REQUIREMENT 1
Gather every row below that contains the string "this", and treat uppercase and lowercase letters as different.

TEXT EXCERPT
SNP’s Failed Bottle Deposit Scheme Has Cost £86 Million and Taxpayers Could Bear the Brunt

The SNP-Green Government’s ill-fated bottle recycling scheme, which aimed to boost recycling rates by imposing a 20p deposit on single-use drink containers, has resulted in £86 million in losses, and the taxpayer potentially footing the bill. The Telegraph has the story.

Documents lodged by Circularity Scotland, the company set up to administer the postponed scheme, showed it had nearly £86.2 million of debts and liabilities when it went into administration in June.

This included £65 million owed to waste giant Biffa for the funds it invested preparing for the scheme. It had been tasked with collecting and recycling the bottles and cans collected.

Documents lodged with Companies House also showed £5 million was owed to Reverse Logistics Group, the preferred bidder for the scheme’s IT.

The Scottish Government is bracing itself for millions of pounds of compensation claims from companies left out of pocket, including thousands of drinks producers and retailers, with taxpayers on the hook.

SNP and Green ministers wanted to boost recycling rates by forcing buyers to pay an extra 20p deposit on single-use drinks containers, including cans and bottles, that would be refunded when returned.

Bottle recycling bank

Every outlet that sells takeaway drinks would have been required to act as a return collection point, with reverse vending machines outside supermarkets, community centres and other public places.

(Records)
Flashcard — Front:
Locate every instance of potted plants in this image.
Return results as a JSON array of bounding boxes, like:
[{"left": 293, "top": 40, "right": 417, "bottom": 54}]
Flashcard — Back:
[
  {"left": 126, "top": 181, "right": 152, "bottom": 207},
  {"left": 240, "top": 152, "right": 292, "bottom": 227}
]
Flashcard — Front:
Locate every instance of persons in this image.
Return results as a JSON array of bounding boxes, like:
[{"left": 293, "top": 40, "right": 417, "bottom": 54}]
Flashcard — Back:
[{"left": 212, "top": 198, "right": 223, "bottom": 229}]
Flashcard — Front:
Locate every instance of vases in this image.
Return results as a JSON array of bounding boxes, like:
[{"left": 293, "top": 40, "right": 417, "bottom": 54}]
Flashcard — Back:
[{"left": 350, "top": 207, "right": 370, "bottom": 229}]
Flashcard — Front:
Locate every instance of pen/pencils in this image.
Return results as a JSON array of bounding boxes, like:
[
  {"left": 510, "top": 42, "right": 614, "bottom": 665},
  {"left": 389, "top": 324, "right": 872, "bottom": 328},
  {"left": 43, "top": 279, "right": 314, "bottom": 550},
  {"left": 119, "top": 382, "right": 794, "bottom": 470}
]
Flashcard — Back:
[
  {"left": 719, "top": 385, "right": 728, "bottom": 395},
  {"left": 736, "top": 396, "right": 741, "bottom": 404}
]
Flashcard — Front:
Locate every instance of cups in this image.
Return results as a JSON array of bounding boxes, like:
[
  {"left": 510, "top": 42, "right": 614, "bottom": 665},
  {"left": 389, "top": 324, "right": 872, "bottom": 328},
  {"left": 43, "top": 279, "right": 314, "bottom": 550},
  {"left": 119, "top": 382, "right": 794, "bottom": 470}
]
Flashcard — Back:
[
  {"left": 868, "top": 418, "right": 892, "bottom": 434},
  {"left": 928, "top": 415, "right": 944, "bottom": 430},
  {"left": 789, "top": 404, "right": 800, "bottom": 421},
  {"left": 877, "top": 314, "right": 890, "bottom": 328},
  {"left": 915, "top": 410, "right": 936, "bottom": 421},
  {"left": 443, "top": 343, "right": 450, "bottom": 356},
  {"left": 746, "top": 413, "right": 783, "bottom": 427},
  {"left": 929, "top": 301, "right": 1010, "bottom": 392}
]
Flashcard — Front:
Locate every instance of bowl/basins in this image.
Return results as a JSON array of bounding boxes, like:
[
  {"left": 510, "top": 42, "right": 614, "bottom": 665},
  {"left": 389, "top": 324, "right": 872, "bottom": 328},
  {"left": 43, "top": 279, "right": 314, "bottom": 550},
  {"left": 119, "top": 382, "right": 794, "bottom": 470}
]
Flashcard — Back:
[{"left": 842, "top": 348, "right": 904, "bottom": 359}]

REQUIREMENT 2
In the article on Scotland's bottle deposit scheme, how much money was owed to Biffa?

FULL ANSWER 1
Locate every instance of potted plants in this image.
Locate every instance of persons in this image.
Locate every instance of vases in this image.
Locate every instance of pen/pencils in this image.
Locate every instance of cups in this image.
Locate every instance of bowl/basins in this image.

FULL ANSWER 2
£65 million